Andy: The main difference has been getting the opportunity to present a story in a planetarium; with all the wonderful theatrical possibilities such an incredible auditorium can offer. I’ve also had to think long and hard about what to include and what to leave out because ‘Here’ in this tale is literally ‘everywhere’!
Peter: Although we’ve done quite a few shows that involve video we’ve never done one where film is such a massive part of the production. That’s the major difference.
What are the challenges of a show like You Are Here!?
Andy: Getting the right balance between live performance and the spectacular dome presentation – the two need to work as a whole and not simply as an enormous ‘Power-Point’ presentation.
Catherine: Definitely the biggest challenge is working with the full dome film. Once it starts we basically have to keep up with it, so as performers we have to be very exact about timings. As different things appear on the dome we have to be ready to react to them.
Why do you think shows like You Are Here!, which appeal to non-theatre goers are important?

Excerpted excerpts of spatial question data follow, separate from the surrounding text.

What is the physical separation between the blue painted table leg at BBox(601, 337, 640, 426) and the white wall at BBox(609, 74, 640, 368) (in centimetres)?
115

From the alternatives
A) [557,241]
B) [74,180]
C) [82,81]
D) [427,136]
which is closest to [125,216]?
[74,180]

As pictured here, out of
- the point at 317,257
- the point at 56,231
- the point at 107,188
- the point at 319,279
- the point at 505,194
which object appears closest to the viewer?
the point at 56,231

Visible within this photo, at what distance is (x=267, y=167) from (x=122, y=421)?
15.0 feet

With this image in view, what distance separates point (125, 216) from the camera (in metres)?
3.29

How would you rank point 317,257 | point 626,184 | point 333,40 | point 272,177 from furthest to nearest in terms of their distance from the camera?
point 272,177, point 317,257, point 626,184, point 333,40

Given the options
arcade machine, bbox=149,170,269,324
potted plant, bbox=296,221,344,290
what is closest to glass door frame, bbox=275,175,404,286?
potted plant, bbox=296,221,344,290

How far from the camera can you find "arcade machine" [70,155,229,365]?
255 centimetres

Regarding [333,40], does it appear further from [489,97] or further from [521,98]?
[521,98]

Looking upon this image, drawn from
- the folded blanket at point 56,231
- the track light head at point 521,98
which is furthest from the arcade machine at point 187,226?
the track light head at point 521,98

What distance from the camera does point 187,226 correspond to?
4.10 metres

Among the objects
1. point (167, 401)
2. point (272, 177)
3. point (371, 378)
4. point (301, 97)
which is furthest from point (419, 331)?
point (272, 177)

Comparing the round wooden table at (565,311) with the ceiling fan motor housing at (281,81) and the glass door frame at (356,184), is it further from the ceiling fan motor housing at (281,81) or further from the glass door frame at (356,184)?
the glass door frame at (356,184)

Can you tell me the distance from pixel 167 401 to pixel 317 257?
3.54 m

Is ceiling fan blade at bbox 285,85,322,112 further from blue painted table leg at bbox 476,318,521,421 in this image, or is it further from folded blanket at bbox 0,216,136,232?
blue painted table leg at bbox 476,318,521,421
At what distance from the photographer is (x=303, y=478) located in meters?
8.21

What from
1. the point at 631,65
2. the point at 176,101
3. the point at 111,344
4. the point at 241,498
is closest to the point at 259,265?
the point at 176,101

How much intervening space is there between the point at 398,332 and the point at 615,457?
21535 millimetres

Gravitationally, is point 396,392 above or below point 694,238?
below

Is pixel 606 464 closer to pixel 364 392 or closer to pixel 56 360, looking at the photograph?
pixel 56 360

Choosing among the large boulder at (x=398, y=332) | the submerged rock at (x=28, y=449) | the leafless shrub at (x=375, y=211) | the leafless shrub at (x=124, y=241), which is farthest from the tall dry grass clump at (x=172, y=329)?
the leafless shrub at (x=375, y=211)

Andy: Because science and art share the same essential goal – to explore. Exploration (for me) is not just about finding stuff out, but also about discovering how it all connects with us – our past, our future and, most importantly, our present. This connection with new and old horizons is more often than not quite an emotional experience and that’s where art comes in – finding a framework to express our wonder.
Peter: One of the primary objectives of the show has been to introduce theatre to science-minded audiences, and science to theatre-minded ones. We believe that anything that introduces new possibilities and opportunities, particularly to young audiences, is something that will stay with people all through their lives. We very much hope that You Are Here! will be such an experience and will encourage all people, not just the children, to embrace both the arts and the sciences and to realise that they are complimentary to each other and by no means exclusive.
Catherine: They have the possibility of bringing new audiences in to experience live theatre. Equally, theatre has the possibility of presenting astronomy and science in a fun and entertaining way to those who may feel that those kinds of subjects aren’t for them.